# WRITTEN PROBLEM:
Repeat every line below word for word, keeping each number and punctuation mark unchanged.
BEGIN
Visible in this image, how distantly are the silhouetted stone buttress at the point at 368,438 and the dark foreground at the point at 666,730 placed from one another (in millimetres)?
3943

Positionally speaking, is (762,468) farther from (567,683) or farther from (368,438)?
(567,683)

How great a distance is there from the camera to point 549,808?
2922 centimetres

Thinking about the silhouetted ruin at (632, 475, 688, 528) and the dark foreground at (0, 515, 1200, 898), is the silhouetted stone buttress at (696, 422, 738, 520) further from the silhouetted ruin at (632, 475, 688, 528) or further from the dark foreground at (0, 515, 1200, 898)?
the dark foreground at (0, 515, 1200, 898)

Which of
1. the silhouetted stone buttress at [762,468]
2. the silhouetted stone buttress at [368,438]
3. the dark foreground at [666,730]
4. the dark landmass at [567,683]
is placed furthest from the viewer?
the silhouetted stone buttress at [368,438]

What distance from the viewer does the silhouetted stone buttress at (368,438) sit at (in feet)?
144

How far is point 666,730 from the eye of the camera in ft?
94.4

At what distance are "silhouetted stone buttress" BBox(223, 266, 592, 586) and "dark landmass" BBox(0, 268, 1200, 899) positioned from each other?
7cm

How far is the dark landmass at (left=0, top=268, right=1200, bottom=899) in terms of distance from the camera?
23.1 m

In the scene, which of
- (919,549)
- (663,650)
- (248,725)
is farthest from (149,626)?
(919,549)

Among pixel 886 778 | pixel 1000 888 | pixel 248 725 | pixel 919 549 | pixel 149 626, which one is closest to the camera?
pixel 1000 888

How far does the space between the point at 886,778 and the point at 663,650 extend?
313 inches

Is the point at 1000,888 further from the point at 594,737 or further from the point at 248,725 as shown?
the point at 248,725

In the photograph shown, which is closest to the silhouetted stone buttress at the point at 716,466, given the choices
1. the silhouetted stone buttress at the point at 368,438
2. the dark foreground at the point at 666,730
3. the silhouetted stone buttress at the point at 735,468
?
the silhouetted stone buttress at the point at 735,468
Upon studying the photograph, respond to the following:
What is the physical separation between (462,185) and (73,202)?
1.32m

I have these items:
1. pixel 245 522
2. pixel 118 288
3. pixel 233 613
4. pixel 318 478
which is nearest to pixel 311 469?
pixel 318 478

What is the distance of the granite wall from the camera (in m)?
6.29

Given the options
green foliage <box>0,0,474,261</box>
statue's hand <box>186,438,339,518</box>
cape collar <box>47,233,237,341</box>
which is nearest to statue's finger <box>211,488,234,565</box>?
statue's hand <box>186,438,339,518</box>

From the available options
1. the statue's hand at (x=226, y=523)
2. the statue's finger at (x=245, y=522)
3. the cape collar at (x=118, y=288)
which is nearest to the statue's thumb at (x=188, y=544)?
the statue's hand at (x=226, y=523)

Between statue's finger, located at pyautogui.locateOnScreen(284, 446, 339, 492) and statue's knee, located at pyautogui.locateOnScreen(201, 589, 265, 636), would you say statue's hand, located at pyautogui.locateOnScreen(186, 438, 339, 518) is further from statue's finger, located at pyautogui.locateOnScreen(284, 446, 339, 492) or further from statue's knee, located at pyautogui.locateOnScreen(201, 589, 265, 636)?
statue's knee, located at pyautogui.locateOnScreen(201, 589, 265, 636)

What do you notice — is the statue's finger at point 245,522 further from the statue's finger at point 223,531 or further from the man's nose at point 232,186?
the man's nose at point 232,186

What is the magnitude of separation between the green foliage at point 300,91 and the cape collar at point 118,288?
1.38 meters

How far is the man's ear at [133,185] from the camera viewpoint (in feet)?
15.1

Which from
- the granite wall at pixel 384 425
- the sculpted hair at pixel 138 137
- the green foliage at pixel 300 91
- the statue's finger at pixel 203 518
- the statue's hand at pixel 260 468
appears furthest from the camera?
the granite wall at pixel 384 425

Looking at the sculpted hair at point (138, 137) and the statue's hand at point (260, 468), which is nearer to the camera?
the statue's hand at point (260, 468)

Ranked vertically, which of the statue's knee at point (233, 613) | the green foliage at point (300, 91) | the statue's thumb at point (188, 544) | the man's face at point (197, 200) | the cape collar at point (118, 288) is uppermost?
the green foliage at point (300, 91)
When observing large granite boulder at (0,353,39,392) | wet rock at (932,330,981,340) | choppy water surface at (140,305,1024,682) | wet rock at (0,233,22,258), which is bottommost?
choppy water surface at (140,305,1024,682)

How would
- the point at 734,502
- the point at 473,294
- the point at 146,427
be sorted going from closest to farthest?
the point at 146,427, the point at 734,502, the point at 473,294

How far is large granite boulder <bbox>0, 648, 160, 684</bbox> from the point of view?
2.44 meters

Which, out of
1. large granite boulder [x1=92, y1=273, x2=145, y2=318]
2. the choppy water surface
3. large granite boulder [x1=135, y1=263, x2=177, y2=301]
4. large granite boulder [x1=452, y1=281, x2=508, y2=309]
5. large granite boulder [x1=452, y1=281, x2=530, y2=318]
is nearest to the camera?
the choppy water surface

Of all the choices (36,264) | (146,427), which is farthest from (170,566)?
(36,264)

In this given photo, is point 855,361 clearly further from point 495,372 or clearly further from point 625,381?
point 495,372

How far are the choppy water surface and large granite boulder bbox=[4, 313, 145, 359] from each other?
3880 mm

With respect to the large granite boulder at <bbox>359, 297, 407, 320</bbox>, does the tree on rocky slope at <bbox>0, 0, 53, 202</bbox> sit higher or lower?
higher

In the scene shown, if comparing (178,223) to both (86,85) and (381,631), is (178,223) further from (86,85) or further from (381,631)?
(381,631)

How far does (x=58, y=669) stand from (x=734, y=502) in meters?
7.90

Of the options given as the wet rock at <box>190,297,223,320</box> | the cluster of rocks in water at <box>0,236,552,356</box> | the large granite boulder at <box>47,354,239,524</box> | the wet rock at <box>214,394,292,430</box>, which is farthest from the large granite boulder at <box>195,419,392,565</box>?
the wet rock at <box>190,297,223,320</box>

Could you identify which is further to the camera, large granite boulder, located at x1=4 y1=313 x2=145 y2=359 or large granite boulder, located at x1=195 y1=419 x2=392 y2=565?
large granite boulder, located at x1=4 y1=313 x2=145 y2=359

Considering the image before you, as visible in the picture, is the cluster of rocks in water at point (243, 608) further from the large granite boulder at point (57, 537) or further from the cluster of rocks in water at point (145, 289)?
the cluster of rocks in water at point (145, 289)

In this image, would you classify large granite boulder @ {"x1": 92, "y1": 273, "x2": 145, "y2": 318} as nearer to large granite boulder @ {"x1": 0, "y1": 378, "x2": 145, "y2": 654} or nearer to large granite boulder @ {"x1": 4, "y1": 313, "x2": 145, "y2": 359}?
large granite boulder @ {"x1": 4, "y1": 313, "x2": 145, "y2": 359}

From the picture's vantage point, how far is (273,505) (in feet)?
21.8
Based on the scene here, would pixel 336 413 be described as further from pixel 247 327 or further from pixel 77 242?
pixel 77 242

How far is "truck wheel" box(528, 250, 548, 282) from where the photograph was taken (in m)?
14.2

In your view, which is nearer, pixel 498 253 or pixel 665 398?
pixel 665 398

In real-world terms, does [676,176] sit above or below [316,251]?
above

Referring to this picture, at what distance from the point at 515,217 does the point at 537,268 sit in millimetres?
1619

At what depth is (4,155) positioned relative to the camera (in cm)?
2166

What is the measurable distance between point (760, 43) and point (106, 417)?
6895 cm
END
# OUTPUT FOR THIS EXERCISE:
Visible in this image, how distantly are the silhouetted stone buttress at the point at 368,438 and the dark foreground at the point at 666,730 placed from one another (in millimetres)?
3943

Positionally speaking, is (762,468) farther from (567,683) or farther from (368,438)?
(567,683)

How great a distance is there from the camera to point 549,808?
2922 centimetres

Thinking about the silhouetted ruin at (632, 475, 688, 528) and the dark foreground at (0, 515, 1200, 898), is the silhouetted stone buttress at (696, 422, 738, 520) further from the silhouetted ruin at (632, 475, 688, 528) or further from the dark foreground at (0, 515, 1200, 898)?
the dark foreground at (0, 515, 1200, 898)

Which of
1. the silhouetted stone buttress at [762,468]
2. the silhouetted stone buttress at [368,438]
3. the dark foreground at [666,730]
4. the dark landmass at [567,683]
is placed furthest from the viewer?
the silhouetted stone buttress at [368,438]

What distance from the viewer does the silhouetted stone buttress at (368,438) sit at (in feet)?
144

How far is point 666,730 from the eye of the camera in ft?
94.4

At what distance are "silhouetted stone buttress" BBox(223, 266, 592, 586) and "dark landmass" BBox(0, 268, 1200, 899) positioned from each other?
7cm

How far is the dark landmass at (left=0, top=268, right=1200, bottom=899) in terms of distance from the camera?
23.1 m

In the scene, which of
- (919,549)
- (663,650)
- (248,725)
is farthest from (149,626)?
(919,549)

Among pixel 886 778 | pixel 1000 888 | pixel 248 725 | pixel 919 549 | pixel 149 626, which one is closest to the camera?
pixel 1000 888

How far does the space between the point at 886,778 and the point at 663,650 extend?
313 inches

Is the point at 1000,888 further from the point at 594,737 or further from the point at 248,725 as shown?
the point at 248,725

In the photograph shown, which is closest to the silhouetted stone buttress at the point at 716,466, given the choices
1. the silhouetted stone buttress at the point at 368,438
2. the dark foreground at the point at 666,730
3. the silhouetted stone buttress at the point at 735,468
?
the silhouetted stone buttress at the point at 735,468
Upon studying the photograph, respond to the following:
What is the physical separation between (462,185) and (73,202)?
1.32m

I have these items:
1. pixel 245 522
2. pixel 118 288
3. pixel 233 613
4. pixel 318 478
which is nearest to pixel 311 469?
pixel 318 478

What is the distance of the granite wall from the camera (in m)?
6.29

Given the options
green foliage <box>0,0,474,261</box>
statue's hand <box>186,438,339,518</box>
cape collar <box>47,233,237,341</box>
which is nearest to statue's finger <box>211,488,234,565</box>?
statue's hand <box>186,438,339,518</box>

From the available options
1. the statue's hand at (x=226, y=523)
2. the statue's finger at (x=245, y=522)
3. the cape collar at (x=118, y=288)
which is nearest to the statue's thumb at (x=188, y=544)?
the statue's hand at (x=226, y=523)

Between statue's finger, located at pyautogui.locateOnScreen(284, 446, 339, 492) and statue's knee, located at pyautogui.locateOnScreen(201, 589, 265, 636), would you say statue's hand, located at pyautogui.locateOnScreen(186, 438, 339, 518) is further from statue's finger, located at pyautogui.locateOnScreen(284, 446, 339, 492) or further from statue's knee, located at pyautogui.locateOnScreen(201, 589, 265, 636)?
statue's knee, located at pyautogui.locateOnScreen(201, 589, 265, 636)

What do you notice — is the statue's finger at point 245,522 further from the statue's finger at point 223,531 or further from the man's nose at point 232,186?
the man's nose at point 232,186

What is the magnitude of separation between the green foliage at point 300,91 and the cape collar at point 118,288?
1.38 meters

How far is the man's ear at [133,185] from the camera viewpoint (in feet)?
15.1

Which from
- the granite wall at pixel 384 425
- the sculpted hair at pixel 138 137
- the green foliage at pixel 300 91
- the statue's finger at pixel 203 518
- the statue's hand at pixel 260 468
appears furthest from the camera?
the granite wall at pixel 384 425

Looking at the sculpted hair at point (138, 137) and the statue's hand at point (260, 468), which is nearer to the camera?
the statue's hand at point (260, 468)

Ranked vertically, which of the statue's knee at point (233, 613) | the green foliage at point (300, 91) | the statue's thumb at point (188, 544) | the man's face at point (197, 200) | the cape collar at point (118, 288) is uppermost?
the green foliage at point (300, 91)
When observing large granite boulder at (0,353,39,392) | wet rock at (932,330,981,340) | choppy water surface at (140,305,1024,682) | wet rock at (0,233,22,258), which is bottommost?
choppy water surface at (140,305,1024,682)

How would
- the point at 734,502
- the point at 473,294
- the point at 146,427
be sorted going from closest to farthest?
the point at 146,427, the point at 734,502, the point at 473,294

How far is large granite boulder <bbox>0, 648, 160, 684</bbox> from the point of view?
2.44 meters

Which, out of
1. large granite boulder [x1=92, y1=273, x2=145, y2=318]
2. the choppy water surface
3. large granite boulder [x1=135, y1=263, x2=177, y2=301]
4. large granite boulder [x1=452, y1=281, x2=508, y2=309]
5. large granite boulder [x1=452, y1=281, x2=530, y2=318]
is nearest to the camera?
the choppy water surface

Of all the choices (36,264) | (146,427), which is farthest from (170,566)?
(36,264)

In this given photo, is point 855,361 clearly further from point 495,372 or clearly further from point 625,381?
point 495,372

How far are the choppy water surface and large granite boulder bbox=[4, 313, 145, 359] from each other?
3880 mm

With respect to the large granite boulder at <bbox>359, 297, 407, 320</bbox>, does the tree on rocky slope at <bbox>0, 0, 53, 202</bbox> sit higher or lower?
higher

In the scene shown, if comparing (178,223) to both (86,85) and (381,631), is (178,223) further from (86,85) or further from (381,631)?
(381,631)

How far does (x=58, y=669) stand from (x=734, y=502) in meters?
7.90

Of the options given as the wet rock at <box>190,297,223,320</box> | the cluster of rocks in water at <box>0,236,552,356</box> | the large granite boulder at <box>47,354,239,524</box> | the wet rock at <box>214,394,292,430</box>, which is farthest from the large granite boulder at <box>195,419,392,565</box>?
the wet rock at <box>190,297,223,320</box>

Could you identify which is further to the camera, large granite boulder, located at x1=4 y1=313 x2=145 y2=359 or large granite boulder, located at x1=195 y1=419 x2=392 y2=565?
large granite boulder, located at x1=4 y1=313 x2=145 y2=359

Considering the image before you, as visible in the picture, is the cluster of rocks in water at point (243, 608) further from the large granite boulder at point (57, 537) or further from the cluster of rocks in water at point (145, 289)?
the cluster of rocks in water at point (145, 289)

In this image, would you classify large granite boulder @ {"x1": 92, "y1": 273, "x2": 145, "y2": 318} as nearer to large granite boulder @ {"x1": 0, "y1": 378, "x2": 145, "y2": 654} or nearer to large granite boulder @ {"x1": 4, "y1": 313, "x2": 145, "y2": 359}?
large granite boulder @ {"x1": 4, "y1": 313, "x2": 145, "y2": 359}

From the picture's vantage point, how far is (273,505) (in feet)?
21.8
Based on the scene here, would pixel 336 413 be described as further from pixel 247 327 or further from pixel 77 242?
pixel 77 242

How far is "truck wheel" box(528, 250, 548, 282) from where the photograph was taken (in m)?
14.2

In your view, which is nearer, pixel 498 253 or pixel 665 398?
pixel 665 398

In real-world terms, does [676,176] sit above or below [316,251]?
above

Referring to this picture, at what distance from the point at 515,217 does the point at 537,268 sit in millimetres?
1619

At what depth is (4,155) positioned relative to the camera (in cm)?
2166

What is the measurable distance between point (760, 43) and point (106, 417)?
6895 cm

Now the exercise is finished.